[Passage to read]

Multy-core CPUs

Thu Oct 25 21:15:03 UTC 2007

  _____  

De: squeak-dev-bounces at lists.squeakfoundation.org
[mailto:squeak-dev-bounces at lists.squeakfoundation.org] En nombre de Peter
William Lount
Enviado el: Jueves, 25 de Octubre de 2007 16:29
Para: The general-purpose Squeak developers list
Asunto: Re: Multy-core CPUs

Hi,

Sebastian Sastre wrote: 

hi,

What? That just won't work. Think of the memory overhead. 

I don't give credit to unfounded apriorisms. I think it deserves to be
proved that does not work. Anyway let's just assume that may be too much for
state of the art hardware in common computers in year 2007. What about in
2009? what about in 2012? Remember the attitude you had saying this now the
first day of 2012.

It's not an unfounded apriorism as you put it. 

Current hardware and technology expected in the next ten years isn't
optimized for N hundred thousand or N million threads of execution. Maybe in
the future that will be the case. 

The Tile-64 processor is expected to grow to about 4096 processors by
pushing the limits of technology beyond what they are today. To reach the
levels you are talking about for a current Smalltalk image with millions of
objects each having their own thread (or process) isn't going to happen
anytime soon. 

I work with real hardware.

I am open and willing to be pleasantly surprised however.

[/Passage to read]

§ Tasks:
a. List each distinct year written as a four-digit number in the multi-core CPU thread.
b. Copy the part of the multi-core CPU thread starting at "It's not an" and ending at "with real hardware.".

[Given data]

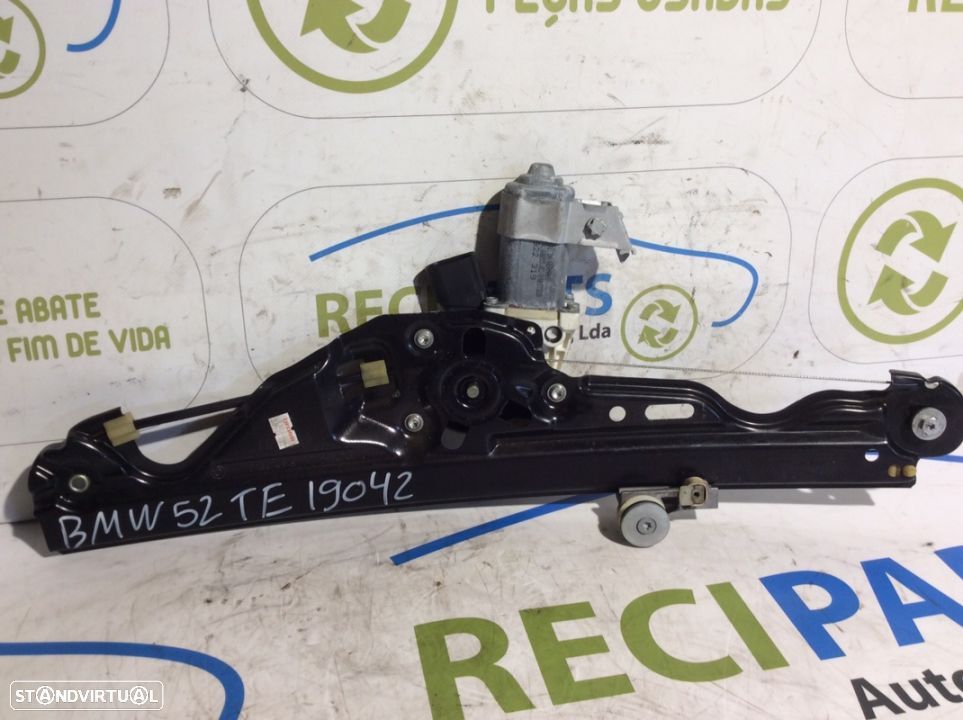 Elevador de vidro trás esquerdo BMW 520d E61 de 2007 - 1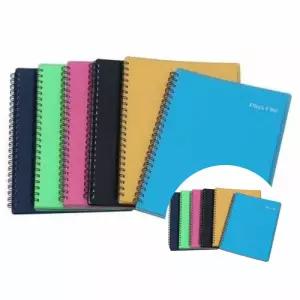 기업 문서정리 서류관리 화일 파일바인더 30매 연두 트윈스프링 학교 수업 사무용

[/Given data]

§ Problem solutions:
a. 2007, 2009, 2012

b.
It's not an unfounded apriorism as you put it. 

Current hardware and technology expected in the next ten years isn't
optimized for N hundred thousand or N million threads of execution. Maybe in
the future that will be the case. 

The Tile-64 processor is expected to grow to about 4096 processors by
pushing the limits of technology beyond what they are today. To reach the
levels you are talking about for a current Smalltalk image with millions of
objects each having their own thread (or process) isn't going to happen
anytime soon. 

I work with real hardware.